Indeed, policies promoting broad and aggressive patenting may be more of a problem in developing countries now than they were 30 years ago in the United States. More things are legally considered patentable, and under-resourced patent offices may struggle to weed out applications that aren't truly innovative. Legislators in developing countries need to distinguish between, and provide guidance on, the types of research that should be patented and exclusively licensed, and those that should be widely disseminated.

Countries considering Bayh–Dole type legislation should also be prepared to subsidize their technology-transfer offices. Few US universities are making large returns9 and many make negligible income or even a net loss.
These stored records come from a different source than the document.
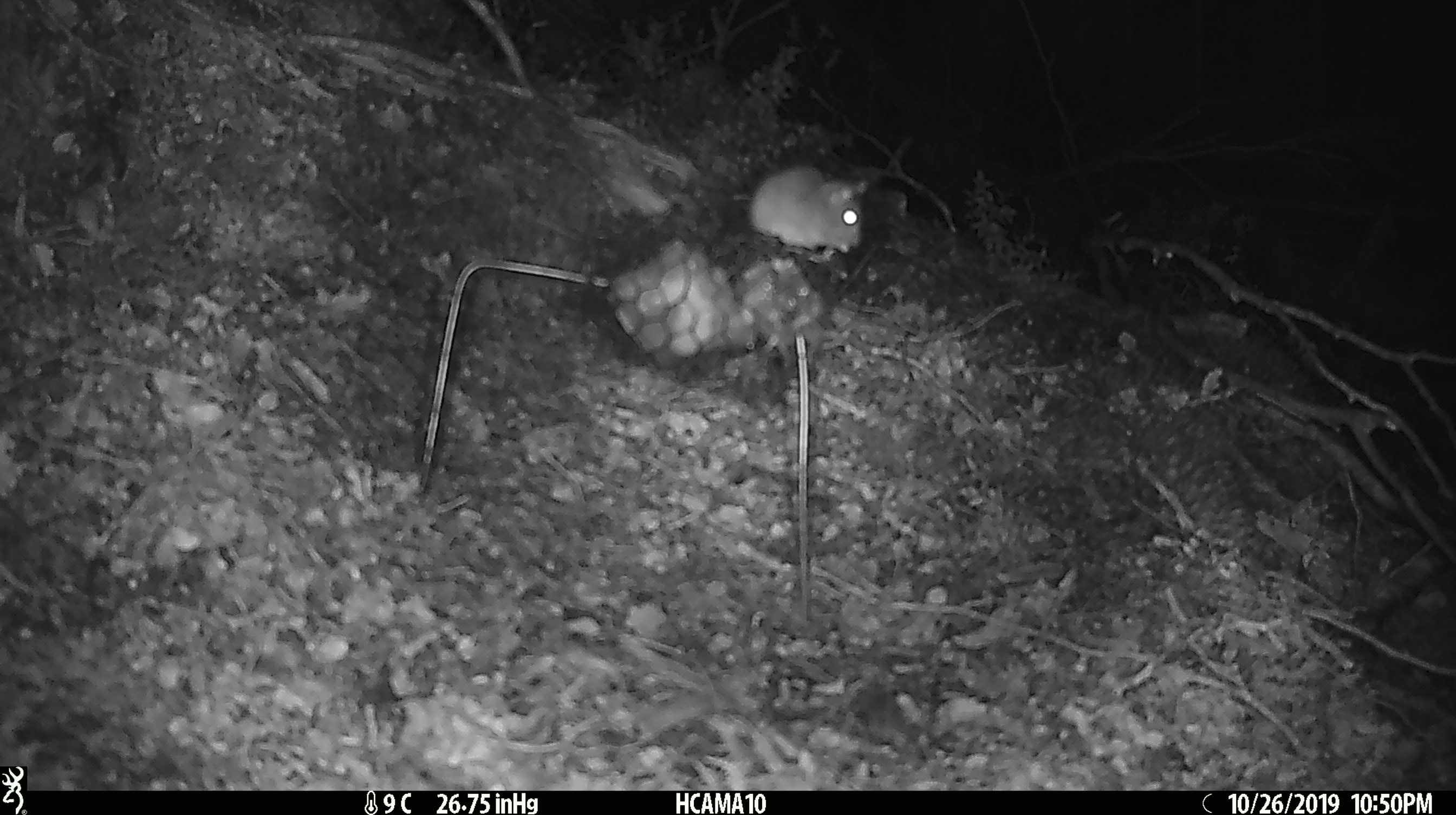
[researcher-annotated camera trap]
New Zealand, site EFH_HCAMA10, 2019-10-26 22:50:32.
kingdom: Animalia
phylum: Chordata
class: Mammalia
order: Rodentia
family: Muridae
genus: Mus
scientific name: Mus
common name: mouse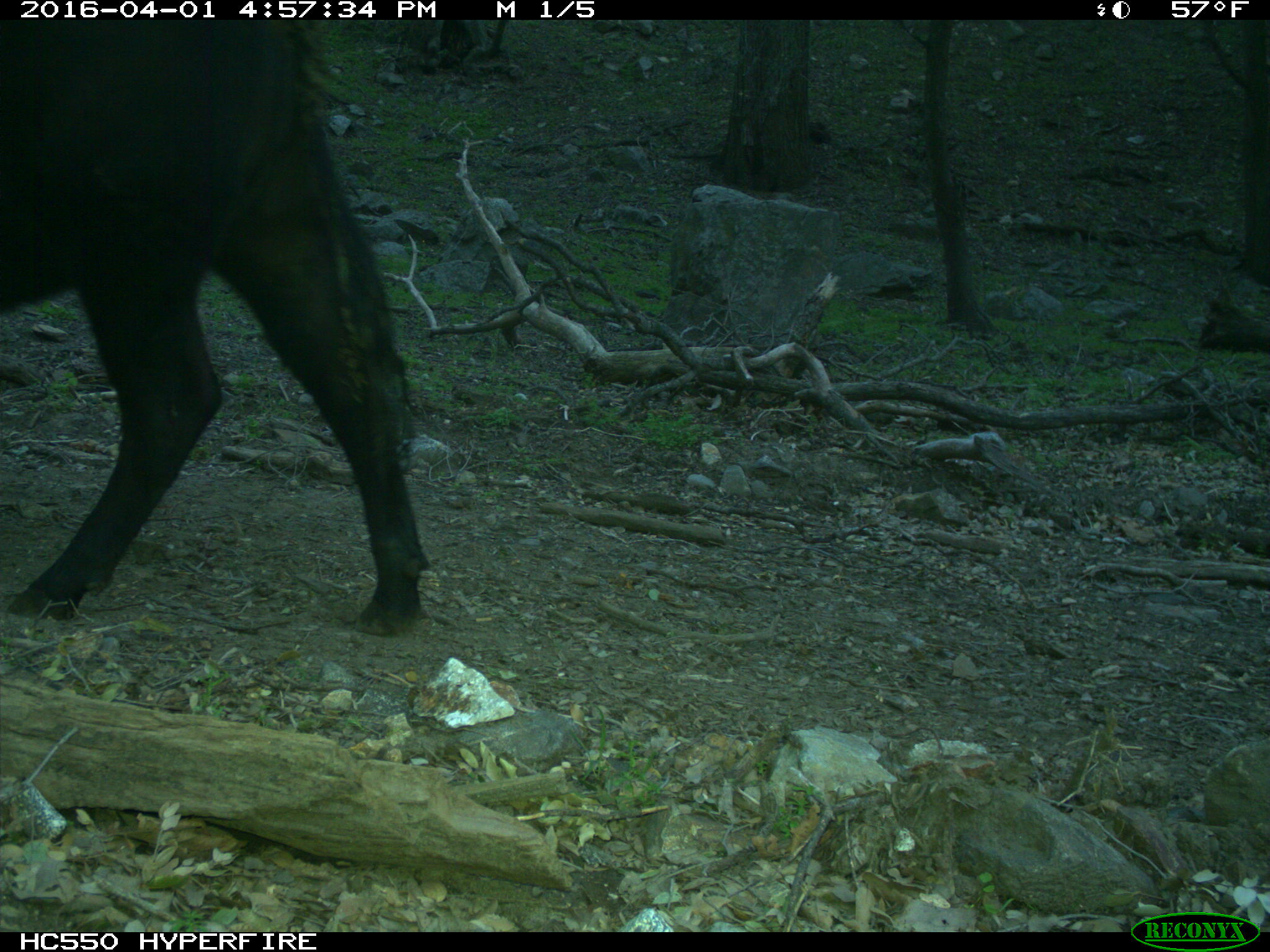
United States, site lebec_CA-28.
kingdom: Animalia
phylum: Chordata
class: Mammalia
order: Artiodactyla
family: Bovidae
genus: Bos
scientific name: Bos taurus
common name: domestic cow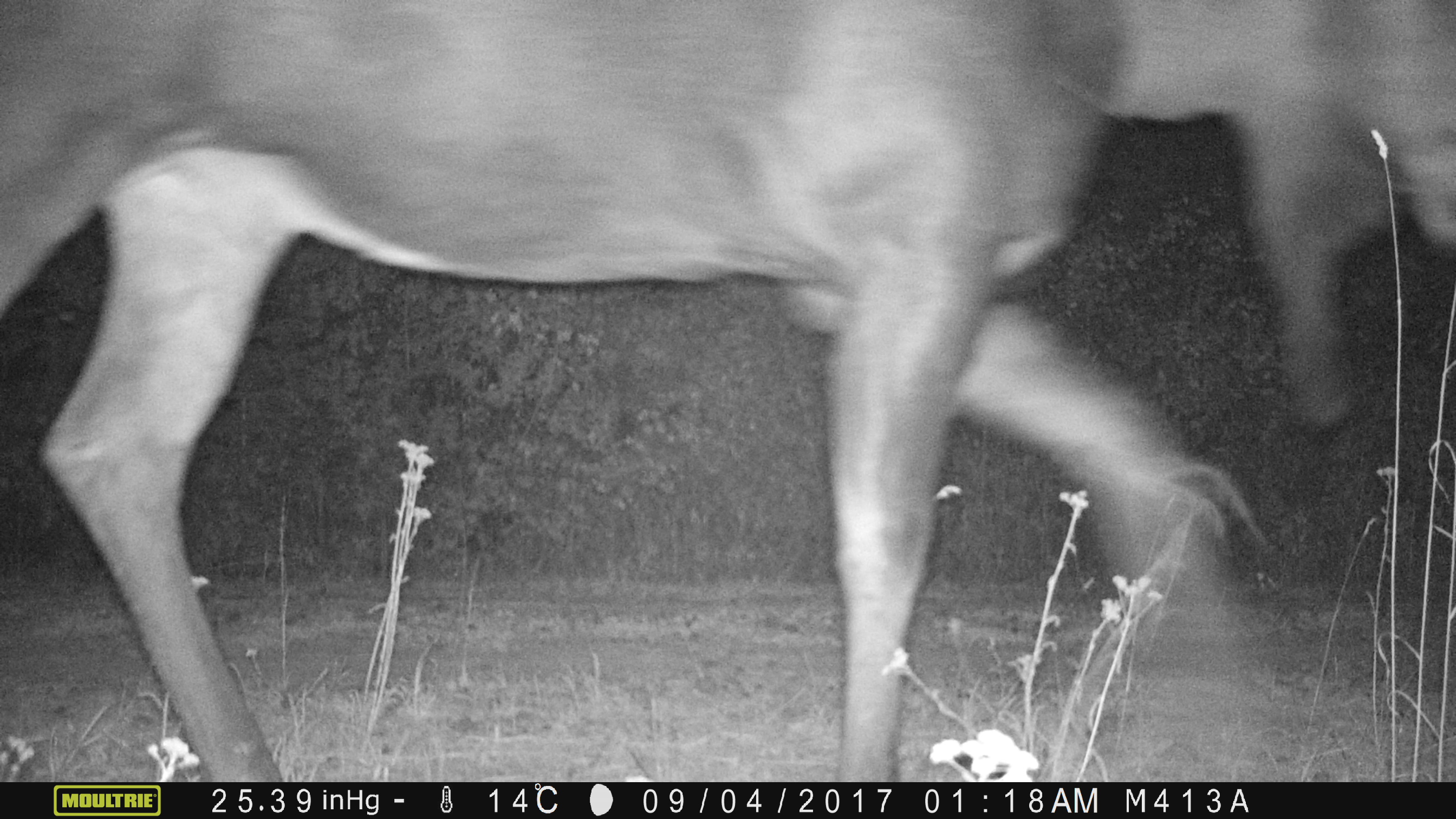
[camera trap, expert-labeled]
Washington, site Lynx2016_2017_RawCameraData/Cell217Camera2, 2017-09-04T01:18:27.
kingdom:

One approach to this problem is for funders to allocate grant money for the management of intellectual-property rights for the types of research likely to need it.

A complicated issue for developing countries is whether they should treat academic patents and licences as a way to ensure that domestic firms and consumers, rather than large multinational companies, enjoy most of the benefits of taxpayer-funded research. This is particularly salient in countries without strong indigenous commercial capability, and where companies from developed nations might be better able to exploit innovations. Here again, drugs are a special case. For drug candidates with substantial markets in developed countries — those for 'global' diseases such as HIV or cancer — university licensing policies could be designed to simultaneously promote local access and preserve strong incentives for drug development3.

There is no one-size-fits-all solution. Given the growing importance of developing-country universities in the global scientific enterprise, and the importance of public sector research for development, it is crucial that nations base their patent-reform laws on a clear-eyed assessment of their own problems and priorities. The choices made today will have profound effects on research, innovation and society for decades to come.